_Document section_

AUTHOR’S NOTE: I was fortunate to work – and travel – for the United Nations in East Timor during 2000-2002. I worked with the Language & Training Unit attached to the Peace-Keeping Forces (PKF). What follows is a – lightly edited – letter to family in New Zealand sent in November 2000 while living in the mountains of Ainaro. Grab a cup of coffee. It’s a long read covering my experiences amid a concise slice of East Timorese history.
A single bulb glows over a wooden table, and the kitchen is smoky.
Yanti, the teenage daughter, is washing dishes.
A small white and brown puppy on hind legs tries to f*ck a hairy gray piglet; that often wanders inside – but gets chased out. (It seems to think it’s a member of the family.)
Outside, its fat, mud-caked mother is tied up and periodically squeals in the most horrendous manner.
The kitchen consists of a few plastic chairs, bottles of cooking oil and water and spices, and a gas burner with wok, sits amid the bare concrete walls and floor, the empty window frames patched with old roof iron.
Kids from neighboring houses wander in and out and say: “Bo-tar-de”—Good Afternoon.
Smoke from a fire wafts inside to my eyes, for the other half of the kitchen is on a floor of dirt within a bamboo and iron-sheet shelter, outside. In this outer area is a rack with plates and pots and cutlery, where water streams along a shallow ditch, overflowing from leaking pipes.

Young Johnny, aged 3, sits on the concrete floor awaiting lunch; his younger sister, Jana, cries hungrily.
Mother-pig is screaming again, as has the puppy—a high-pitched yelp! But calm returns as soon as the chaos has erupted.
My lunch has arrived.
Today, I have it very good: chunks of fried buffalo, with steamed white rice and a spicy, tomato and onion mix, fried potatoes, and a small salad of onion, tomato, lettuce. Washed down with Coke.
Sometimes there’s very little food choice at the market and so my hosts, a young Timorese family—Adriano & Carmelita—parents my age, haven’t much to offer apart from fried rice or noodles or soup or a veg curry, sometimes supplemented with canned tuna.

_Set task 1_
Who are the author's hosts, according to the East Timor letter?
_Set task 2_
Rewrite the paragraph of the East Timor letter that begins "Smoke from a fire wafts inside" in fewer words, keeping its main facts.
_Set task 3_
Decide whether each statement agrees with the East Timor letter, answering yes or no and quoting the deciding words: (a) The author worked with a unit attached to the Peace-Keeping Forces. (b) Jana is younger than Johnny. (c) The author's lunch was washed down with beer.
The lines that come next play no part in the work on the East Timor letter.

_Given information_

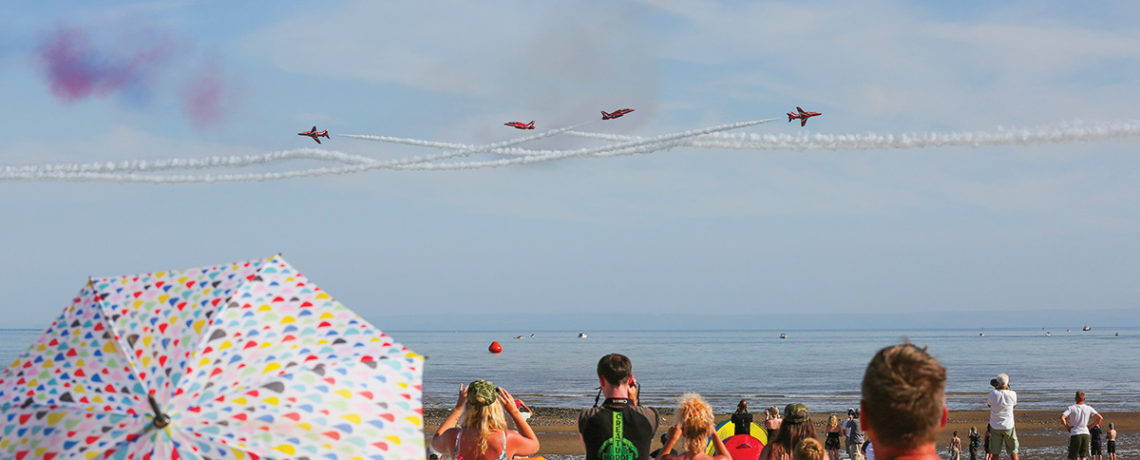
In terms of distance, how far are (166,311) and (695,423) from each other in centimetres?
290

_Response 1_
Adriano and Carmelita, a young Timorese family.

_Response 2_
Smoke from a fire drifts into the author's eyes because the other half of the kitchen is outside, on a dirt floor under a bamboo and iron-sheet shelter. That area holds a rack of plates, pots and cutlery, and water from leaking pipes runs along a shallow ditch there.

_Response 3_
(a) Yes: "I worked with the Language & Training Unit attached to the Peace-Keeping Forces (PKF)."
(b) Yes: "his younger sister, Jana, cries hungrily."
(c) No: "Washed down with Coke."